Uncovering My New Homestead’s Old Secrets

Reader Contribution by Michelle Wire And Homegrown.Org
Published on June 16, 2014

We’ve learned so much in such a short time on our new land. Pretty quickly I caught on that knotty pine is not as fashionable as it was 50 years ago—and that it requires numerous coats of paint to cover. Whoever created wallpaper deserves a good flogging. And a fox’s “vixen scream” may be the most haunting sound to scare a 16-year-old girl since The Conjuring was released in the movies. I’ve also learned that families sometimes pass down love in the form of a home. If you listen carefully, a house has a story. Some people will argue that a space holds memory and time, but I say home is where the heart is.

Somewhere around one week after moving in, I began to pull everything out of my new kitchen. Wallpaper removal was involved and, folks, things got ugly. Cover-your-ears ugly, with lots of bad words tossed about. But the kitchen was what mattered to me. In my 16 years as a mom, cooking has been one of the best and most personal ways I’ve shown my kids that I love them. Every night they have a home-cooked meal from locally grown ingredients­—sometimes from our own yard. If nothing else, it’s warm, it smells good, and it makes them happy. And that makes me happy.

Kitchen Secrets From a New Homestead

Back to the kitchen demo: I took off all of the cabinet doors and pulled out all of the drawers in preparation for painting the knotty pine a bright white. When I pulled open the last drawer, it was full of boxes. The house had been meticulously emptied and cleaned, so this drawer surprised me. I opened the aged containers to find recipes inside. Some were clippings; others bore the pretty handwritten scroll of the house’s previous owner, Marion. I felt like I was spying on someone, looking into the past and seeing her preparing this food out of love for her husband and kids. It was a striking reminder of what I was in danger of forgetting while cussing at wallpaper and schlepping boxes: Even covered in construction dust, I am creating a legacy.

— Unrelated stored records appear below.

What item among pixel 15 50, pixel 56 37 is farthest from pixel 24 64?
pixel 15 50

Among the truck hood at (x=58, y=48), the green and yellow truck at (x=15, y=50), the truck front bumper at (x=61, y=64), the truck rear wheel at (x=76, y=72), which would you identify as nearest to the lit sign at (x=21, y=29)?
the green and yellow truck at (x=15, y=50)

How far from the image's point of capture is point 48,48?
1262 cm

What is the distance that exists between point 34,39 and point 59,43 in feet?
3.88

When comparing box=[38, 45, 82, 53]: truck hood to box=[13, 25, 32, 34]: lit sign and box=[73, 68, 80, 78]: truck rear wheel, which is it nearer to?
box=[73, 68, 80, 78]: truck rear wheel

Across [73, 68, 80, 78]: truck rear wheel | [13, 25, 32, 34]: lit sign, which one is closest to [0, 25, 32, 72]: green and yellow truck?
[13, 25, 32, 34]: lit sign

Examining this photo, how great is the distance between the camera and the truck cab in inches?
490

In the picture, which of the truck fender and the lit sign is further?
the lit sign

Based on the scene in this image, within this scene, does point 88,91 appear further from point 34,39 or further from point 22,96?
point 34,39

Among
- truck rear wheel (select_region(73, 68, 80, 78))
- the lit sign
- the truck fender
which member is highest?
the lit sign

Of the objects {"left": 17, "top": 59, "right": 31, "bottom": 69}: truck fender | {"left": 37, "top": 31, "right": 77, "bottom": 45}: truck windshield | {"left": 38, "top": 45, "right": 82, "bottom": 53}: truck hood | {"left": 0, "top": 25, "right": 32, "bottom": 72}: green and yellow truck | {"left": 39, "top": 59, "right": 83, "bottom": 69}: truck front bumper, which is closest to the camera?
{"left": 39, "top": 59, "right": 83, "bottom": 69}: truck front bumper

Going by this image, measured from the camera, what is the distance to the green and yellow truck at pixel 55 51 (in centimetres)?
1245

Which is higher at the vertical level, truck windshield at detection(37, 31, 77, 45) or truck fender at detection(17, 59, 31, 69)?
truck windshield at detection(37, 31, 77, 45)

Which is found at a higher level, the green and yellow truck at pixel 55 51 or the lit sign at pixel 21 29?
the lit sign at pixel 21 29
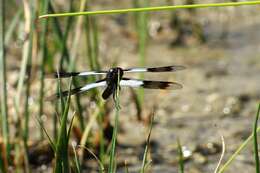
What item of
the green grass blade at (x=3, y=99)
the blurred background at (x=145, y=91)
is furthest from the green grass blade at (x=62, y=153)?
the green grass blade at (x=3, y=99)

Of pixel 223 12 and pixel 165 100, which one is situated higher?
pixel 223 12

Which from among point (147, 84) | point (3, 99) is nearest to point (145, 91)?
point (3, 99)

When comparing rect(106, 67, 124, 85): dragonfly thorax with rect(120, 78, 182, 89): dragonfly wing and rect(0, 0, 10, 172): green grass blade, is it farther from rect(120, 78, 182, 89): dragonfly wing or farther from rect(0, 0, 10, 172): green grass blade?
rect(0, 0, 10, 172): green grass blade

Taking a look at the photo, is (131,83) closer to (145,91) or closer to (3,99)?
(3,99)

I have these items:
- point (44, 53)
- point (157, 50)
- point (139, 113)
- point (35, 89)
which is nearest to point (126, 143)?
point (139, 113)

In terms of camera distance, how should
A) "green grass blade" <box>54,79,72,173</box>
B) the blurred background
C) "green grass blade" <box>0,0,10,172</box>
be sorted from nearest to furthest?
1. "green grass blade" <box>54,79,72,173</box>
2. "green grass blade" <box>0,0,10,172</box>
3. the blurred background

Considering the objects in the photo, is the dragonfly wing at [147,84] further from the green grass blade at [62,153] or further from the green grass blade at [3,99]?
the green grass blade at [3,99]

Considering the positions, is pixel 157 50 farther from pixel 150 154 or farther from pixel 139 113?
pixel 150 154

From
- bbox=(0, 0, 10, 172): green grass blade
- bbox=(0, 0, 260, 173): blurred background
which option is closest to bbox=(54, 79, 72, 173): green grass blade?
bbox=(0, 0, 260, 173): blurred background
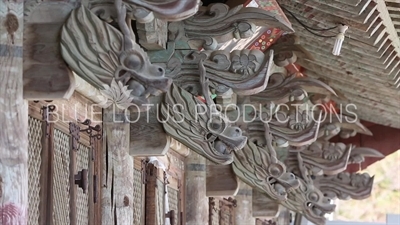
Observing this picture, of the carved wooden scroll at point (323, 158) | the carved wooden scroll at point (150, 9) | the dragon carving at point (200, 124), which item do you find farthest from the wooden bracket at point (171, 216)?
the carved wooden scroll at point (150, 9)

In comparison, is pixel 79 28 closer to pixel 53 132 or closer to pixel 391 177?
pixel 53 132

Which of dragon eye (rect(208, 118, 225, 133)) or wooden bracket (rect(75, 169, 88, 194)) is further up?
dragon eye (rect(208, 118, 225, 133))

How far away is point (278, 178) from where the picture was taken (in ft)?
36.6

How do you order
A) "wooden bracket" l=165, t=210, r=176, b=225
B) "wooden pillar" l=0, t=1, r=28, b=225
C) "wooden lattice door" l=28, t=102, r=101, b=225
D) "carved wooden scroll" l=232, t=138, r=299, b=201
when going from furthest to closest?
"carved wooden scroll" l=232, t=138, r=299, b=201, "wooden bracket" l=165, t=210, r=176, b=225, "wooden lattice door" l=28, t=102, r=101, b=225, "wooden pillar" l=0, t=1, r=28, b=225

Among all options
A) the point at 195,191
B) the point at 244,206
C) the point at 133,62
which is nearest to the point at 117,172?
the point at 133,62

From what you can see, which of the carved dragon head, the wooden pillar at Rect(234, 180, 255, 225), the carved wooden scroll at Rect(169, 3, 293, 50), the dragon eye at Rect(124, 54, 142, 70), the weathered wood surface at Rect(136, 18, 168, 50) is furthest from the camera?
the wooden pillar at Rect(234, 180, 255, 225)

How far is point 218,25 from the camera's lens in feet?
28.9

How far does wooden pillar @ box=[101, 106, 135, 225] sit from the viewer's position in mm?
8289

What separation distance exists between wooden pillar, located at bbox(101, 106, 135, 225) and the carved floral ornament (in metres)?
0.24

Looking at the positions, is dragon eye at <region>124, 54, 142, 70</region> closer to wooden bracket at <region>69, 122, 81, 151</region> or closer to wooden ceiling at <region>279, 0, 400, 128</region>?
wooden bracket at <region>69, 122, 81, 151</region>

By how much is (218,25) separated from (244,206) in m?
4.37

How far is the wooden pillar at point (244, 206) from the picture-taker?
42.1 feet

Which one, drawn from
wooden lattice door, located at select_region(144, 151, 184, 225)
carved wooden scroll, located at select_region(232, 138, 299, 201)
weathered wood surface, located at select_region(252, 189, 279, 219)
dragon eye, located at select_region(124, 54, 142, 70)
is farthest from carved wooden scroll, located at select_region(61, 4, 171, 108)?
weathered wood surface, located at select_region(252, 189, 279, 219)

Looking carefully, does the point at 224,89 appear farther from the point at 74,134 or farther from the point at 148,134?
the point at 74,134
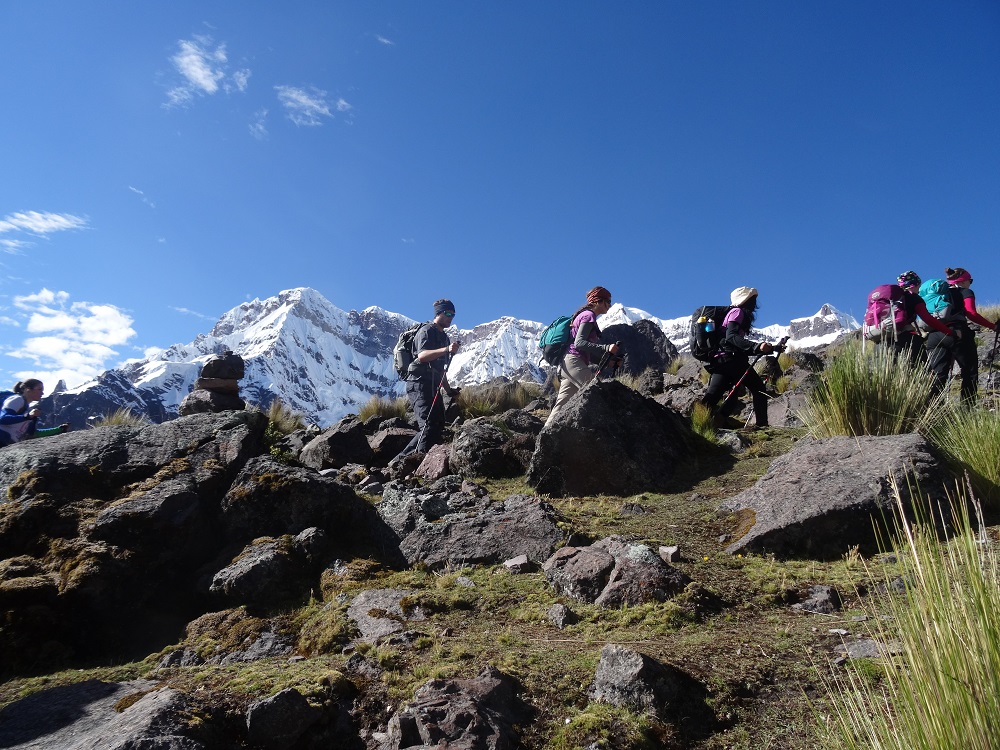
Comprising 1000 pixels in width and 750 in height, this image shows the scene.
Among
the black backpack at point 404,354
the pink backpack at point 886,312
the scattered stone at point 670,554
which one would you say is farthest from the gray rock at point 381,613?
the pink backpack at point 886,312

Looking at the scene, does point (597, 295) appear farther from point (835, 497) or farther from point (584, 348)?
point (835, 497)

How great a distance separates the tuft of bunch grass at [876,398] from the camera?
5.51 m

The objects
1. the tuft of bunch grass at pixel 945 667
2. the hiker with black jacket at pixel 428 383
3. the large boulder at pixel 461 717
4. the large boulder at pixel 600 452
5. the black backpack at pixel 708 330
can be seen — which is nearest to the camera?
the tuft of bunch grass at pixel 945 667

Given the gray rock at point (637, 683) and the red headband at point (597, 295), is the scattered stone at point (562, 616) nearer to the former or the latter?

As the days go by, I often find myself revisiting that box of recipes or opening the pantry door where all of the heights of the house’s former child residents are marked, along with their corresponding dates. I stroll through the garden and silently thank Marion for leaving me a yard that offers up more beauty every day, including gorgeous peonies. I think she must have known that I have never ever been able to raise those, even though they’re my favorite flower! All of these signs of a family’s love remind me that I am a matriarch, the glue holding the family together and an important part of a loving legacy. Although I am a worker bee in the corporate world, my true calling is creating a home and a life full of as many joys as possible for myself and my loved ones.